- Travail à faire
Prolongez le texte sur la Colombie en reprenant après sa dernière phrase.

- Document
-.-.-
J'ai beaucoup pensé au premier mot
que je dirais aujourd'hui,
et j'ai décidé que ce serait « Colombie ».
Je ne sais pas combien d'entre vous
ont déjà visité la Colombie
mais elle se situe au nord
de la frontière brésilienne.
C'est un très beau pays,
peuplé de gens extraordinaires
comme moi et bien d'autres --(Rires)--
et d'une faune et flore incroyables.
Il y a de l'eau et tout pour
être un endroit idéal.
Mais nous avons quelques problèmes.
Vous en connaissez peut-être certains.
Nous avons la plus vieille guérilla
en activité dans le monde.
Elle existe depuis plus de 50 ans,
ce qui signifie que depuis ma naissance,
je n'ai vécu aucun jour de paix
dans mon pays.
Cette guérilla, dont les FARC
sont la principale faction,
Forces Armées Révolutionnaires
de Colombie --
ont financé leur guerre
au moyen de kidnapping, d'extorsion,
de trafic de drogue
et d'exploitation minière clandestine.
Il y a eu du terrorisme.
Il y a eu des attaques à la bombe.
Donc la situation n'est pas bonne.
Elle n'est pas vraiment bonne.
Le coût humain est énorme
en 50 ans de guerre :
Plus de 5,7 millions de personnes
ont été déplacées.
C'est une des plus grandes populations
déplacées au monde.
Ce conflit a coûté la vie
à plus de 220 000 personnes.
Ça rassemble un peu aux guerres
d'indépendance bolivariennes.
Beaucoup de gens sont morts inutilement.
Nous sommes aujourd'hui
au milieu de négociations de paix,
et nous tentons de contribuer à résoudre
ce problème pacifiquement.
-.-.-
Items de questions sur des scènes:
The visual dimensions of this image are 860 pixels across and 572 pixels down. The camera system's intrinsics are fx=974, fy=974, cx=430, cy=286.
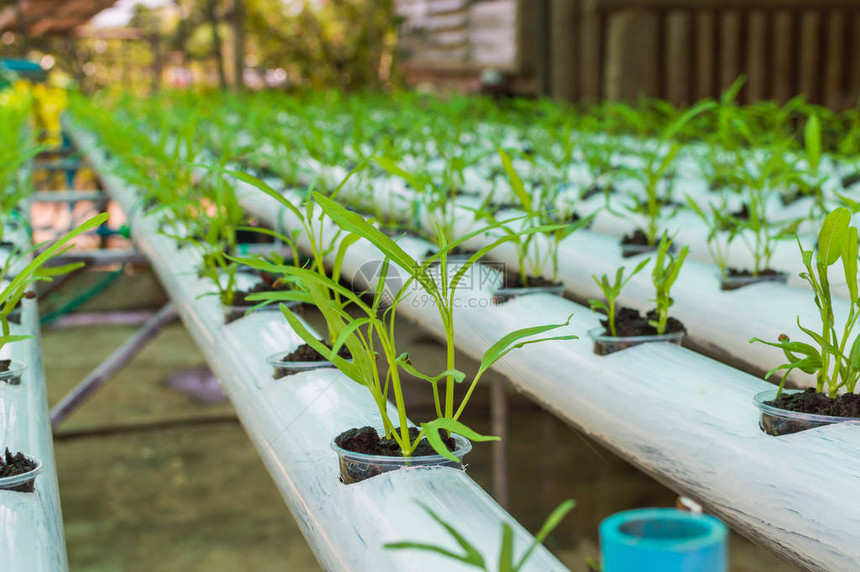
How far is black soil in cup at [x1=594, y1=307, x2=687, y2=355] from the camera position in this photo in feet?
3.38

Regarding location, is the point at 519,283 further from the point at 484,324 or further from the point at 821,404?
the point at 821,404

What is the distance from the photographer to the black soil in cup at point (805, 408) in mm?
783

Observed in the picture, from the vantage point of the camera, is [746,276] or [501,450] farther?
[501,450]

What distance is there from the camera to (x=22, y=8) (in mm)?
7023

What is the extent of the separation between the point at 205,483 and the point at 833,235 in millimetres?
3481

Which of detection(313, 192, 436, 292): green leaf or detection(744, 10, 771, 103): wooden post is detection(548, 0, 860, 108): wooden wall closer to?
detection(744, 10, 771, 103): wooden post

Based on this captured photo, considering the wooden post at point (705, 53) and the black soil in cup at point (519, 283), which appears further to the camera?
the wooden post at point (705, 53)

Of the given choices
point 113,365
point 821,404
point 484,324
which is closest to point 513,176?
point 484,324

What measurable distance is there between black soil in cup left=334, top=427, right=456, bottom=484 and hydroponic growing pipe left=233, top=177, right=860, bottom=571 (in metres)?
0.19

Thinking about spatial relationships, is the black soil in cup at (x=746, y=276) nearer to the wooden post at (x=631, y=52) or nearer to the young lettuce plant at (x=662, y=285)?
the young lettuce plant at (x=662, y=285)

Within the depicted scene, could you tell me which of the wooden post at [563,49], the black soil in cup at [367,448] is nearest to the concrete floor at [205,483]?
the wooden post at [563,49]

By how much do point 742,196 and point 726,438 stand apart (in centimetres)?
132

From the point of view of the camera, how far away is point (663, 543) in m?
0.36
-.-.-
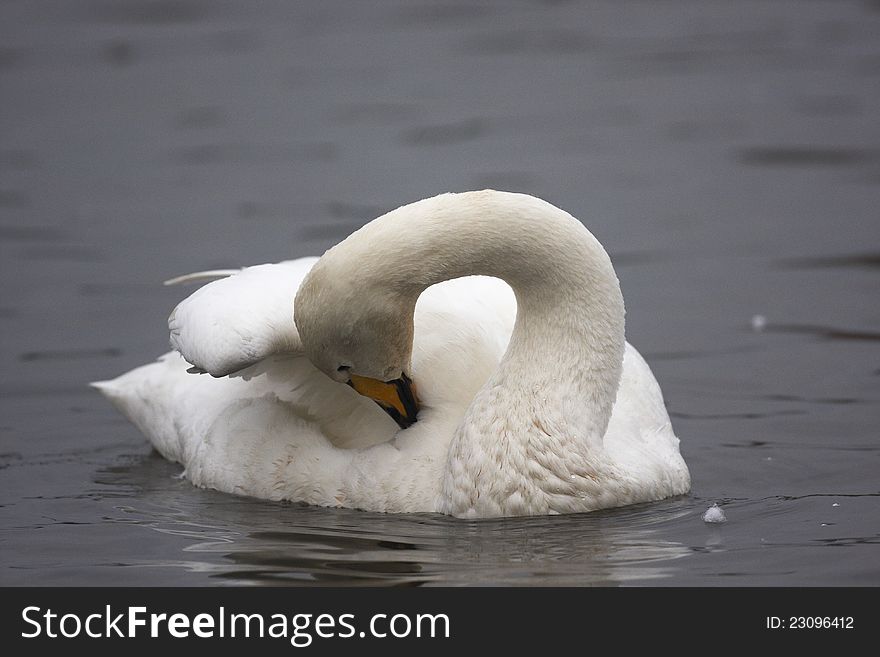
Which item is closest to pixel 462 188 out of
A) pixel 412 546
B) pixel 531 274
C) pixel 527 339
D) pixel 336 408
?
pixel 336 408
-.-.-
- Résultat de l'exercice
Dans cette logique,
nous avons décidé d'essayer quelque chose
de complètement différent et original :
des guirlandes de Noël.
Des guirlandes de Noël,
vous devez vous dire,
mais de quoi il parle ?
Je vais parler d'arbres gigantesques
que nous avons placés dans la jungle,
à neuf endroits stratégiques,
recouverts de lumières de Noël.
Ces arbres nous ont aidés à
démobiliser 331 guérilleros,
environ 5% des guérilleros
présents à l'époque.
Ces arbres étaient illuminés la nuit,
et présentaient un panneau à côté d'eux
qui disait : « Si Noël peut parvenir dans
la jungle, vous pouvez rentrez chez vous.
Démobilisez-vous.
A Noël, tout est possible. »
Comment savons-nous
que cette idée a marché ?
331 guérillas l'ont fait, ce qui est bien,
mais nous savons aussi
que peu de combattants ont vu ces arbres
mais que beaucoup en ont entendu parler.
Nous le savons
car nous parlons constamment
à des guérilleros démobilisés.
Revenons quatre ans avant les arbres.
Quatre ans avant les arbres, nous avons
été sollicités par le gouvernement
pour les aider à développer
une stratégie de communication
afin de faire sortir le plus de
combattants possible de la jungle.
Le gouvernement avait
une stratégie militaire,
une stratégie juridique,
et une stratégie politique
mais il a déclaré :
« Nous n'avons pas de
stratégie de communication,
et ce serait probablement une
bonne chose d'en avoir une. »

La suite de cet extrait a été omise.